Will Sheriff Joe Arpaio Become a Senator? List of Controversies Surrounding Disgraced Lawman Pardoned by Trump

Will "Sheriff Joe" have President Trump's support in his run for senate? Alex Wong/Getty Images

Months after being pardoned by President Donald Trump following his conviction on charges of criminal contempt, Sheriff Joe Arpaio announced Tuesday that he is running for the Arizona Senate seat left vacant by the retirement of Senator Jeff Flake.

Related: Roy Moore 2.0: This Arizona Republican could cost the GOP the senate

The 85-year-old former lawman is best known nationally and in Arizona for his conservative stance on undocumented immigrants and his controversial law enforcement tactics during his time as Maricopa County sheriff.

I am running for the U.S. Senate from the Great State of Arizona, for one unwavering reason: to support the agenda and policies of President Donald Trump in his mission to Make America Great Again. https://t.co/ANppBdDOtp

— Sheriff Joe Arpaio (@RealSheriffJoe) January 9, 2018

Arpaio's July 31 criminal conviction stemmed from his refusal to comply with a 2011 court order demanding that he stop detaining people without a reasonable suspicion that they had committed a crime. Arpaio ignored the order only for Trump to officially grant him a pardon in August.

Arpaio brings with him a career full of baggage which Democrats are likely to exploit should he win the Republican nomination. In addition to the 2011 court order, a district judge found in 2013 that Arpaio and his office were systematically targeting and profiling Latinos.

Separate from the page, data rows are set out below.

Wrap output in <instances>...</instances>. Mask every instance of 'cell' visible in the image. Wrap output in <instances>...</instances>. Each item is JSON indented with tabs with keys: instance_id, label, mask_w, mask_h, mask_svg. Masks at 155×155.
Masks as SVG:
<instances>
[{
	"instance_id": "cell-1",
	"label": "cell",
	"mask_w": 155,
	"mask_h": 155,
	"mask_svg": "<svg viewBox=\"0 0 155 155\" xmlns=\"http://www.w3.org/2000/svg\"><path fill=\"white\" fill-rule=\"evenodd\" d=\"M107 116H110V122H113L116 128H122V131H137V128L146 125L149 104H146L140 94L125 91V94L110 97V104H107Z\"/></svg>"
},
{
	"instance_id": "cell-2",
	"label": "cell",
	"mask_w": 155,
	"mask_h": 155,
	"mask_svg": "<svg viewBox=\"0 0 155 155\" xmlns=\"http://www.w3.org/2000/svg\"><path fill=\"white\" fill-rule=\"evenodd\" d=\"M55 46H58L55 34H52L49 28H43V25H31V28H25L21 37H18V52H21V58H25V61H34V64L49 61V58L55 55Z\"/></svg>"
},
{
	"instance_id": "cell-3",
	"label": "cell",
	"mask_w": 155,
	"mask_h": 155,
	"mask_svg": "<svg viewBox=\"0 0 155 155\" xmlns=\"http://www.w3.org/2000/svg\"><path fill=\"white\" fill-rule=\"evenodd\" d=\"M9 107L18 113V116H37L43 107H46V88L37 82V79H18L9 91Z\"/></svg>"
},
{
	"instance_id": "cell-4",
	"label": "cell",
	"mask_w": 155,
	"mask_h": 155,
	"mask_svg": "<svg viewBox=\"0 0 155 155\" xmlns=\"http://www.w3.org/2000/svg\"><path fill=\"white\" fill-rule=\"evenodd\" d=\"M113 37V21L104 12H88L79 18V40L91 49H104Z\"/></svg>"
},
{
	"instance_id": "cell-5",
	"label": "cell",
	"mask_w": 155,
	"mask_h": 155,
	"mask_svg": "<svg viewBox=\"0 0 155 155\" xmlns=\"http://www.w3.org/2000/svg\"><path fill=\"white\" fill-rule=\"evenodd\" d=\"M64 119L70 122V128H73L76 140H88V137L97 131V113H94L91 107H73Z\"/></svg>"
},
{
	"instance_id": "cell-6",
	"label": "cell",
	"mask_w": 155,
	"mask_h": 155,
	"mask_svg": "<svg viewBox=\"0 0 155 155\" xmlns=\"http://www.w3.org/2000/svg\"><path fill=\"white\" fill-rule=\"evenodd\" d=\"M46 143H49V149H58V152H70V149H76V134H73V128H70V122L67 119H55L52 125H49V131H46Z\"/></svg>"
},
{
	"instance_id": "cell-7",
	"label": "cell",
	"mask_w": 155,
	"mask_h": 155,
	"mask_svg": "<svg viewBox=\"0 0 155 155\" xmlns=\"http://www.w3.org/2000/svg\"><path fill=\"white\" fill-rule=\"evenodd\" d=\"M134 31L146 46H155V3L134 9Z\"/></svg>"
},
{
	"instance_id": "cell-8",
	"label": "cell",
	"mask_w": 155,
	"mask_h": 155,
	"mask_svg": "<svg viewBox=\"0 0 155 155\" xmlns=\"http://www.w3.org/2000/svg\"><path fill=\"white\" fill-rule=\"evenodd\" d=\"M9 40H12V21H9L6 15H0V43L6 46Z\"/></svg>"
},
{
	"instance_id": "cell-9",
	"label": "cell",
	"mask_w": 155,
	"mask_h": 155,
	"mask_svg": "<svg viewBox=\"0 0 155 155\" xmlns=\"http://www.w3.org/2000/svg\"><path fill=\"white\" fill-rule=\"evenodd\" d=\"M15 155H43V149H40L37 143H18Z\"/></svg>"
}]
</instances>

Further, Arpaio became a household name during the battle over Arizona's highly controversial immigration law, Arizona SB 1070, which required that Arizona law enforcement officers determine the immigration status of any individual during a "lawful stop, detention, or arrest." Arpaio was one of the most vocal supporters of the legislation, which was mostly struck down by the 2012 Supreme Court case Arizona v. United States.

The former sheriff spearheaded the birther movement, which argued that President Obama's birth certificate was fake and he was not an American citizen. He also reinstituted chain gangs and jailed prisoners in outdoor tents during sweltering Arizona days in his so-called Tent City. One of his proudest accomplishments? Forcing prisoners to wear pink underwear.

"Once you're gone, you're dead and buried," the sheriff said. "Me, I give them 48 hours to remember me, and they're going to do it because of the pink underwear."

Arpaio, who often referred to himself as "America's toughest sheriff," will immediately join former Arizona State Senator Kelli Ward as a frontrunner in the race to replace Flake, though Arizona Representative Martha McSally has been rumored for two months to be on the verge of entering the race.

Eric Beach, chief strategist for Ward's campaign, welcome Arpaio's entrance to the race, but said it doesn't change their campaign strategy.

"We think Sheriff Joe's a great patriot and we've expected other candidates," Beach told Newsweek. "But Jeff Flake didn't run in this race for a particular reason and that was Kelli Ward.

"I don't think [Arpaio] has the range on the issues that Kelli Ward does," Beach added.

McSally would serve as the favored candidate among establishment Republicans while Ward was hoping to tack herself to President Trump as the White House's favored candidate. She may now have to battle Arpaio for Trump's support, with the sheriff likely to claim that Trump's pardon represents a tacit endorsement.

"I have a lot to offer. I'm a big supporter of President Trump," Arpaio told the Washington Examiner following his announcement Tuesday.

Arpaio served as Maricopa County sheriff for 23 years, surviving a number of electoral challenges before finally being ousted in 2016, losing by 13 percentage points to his Democratic challenger.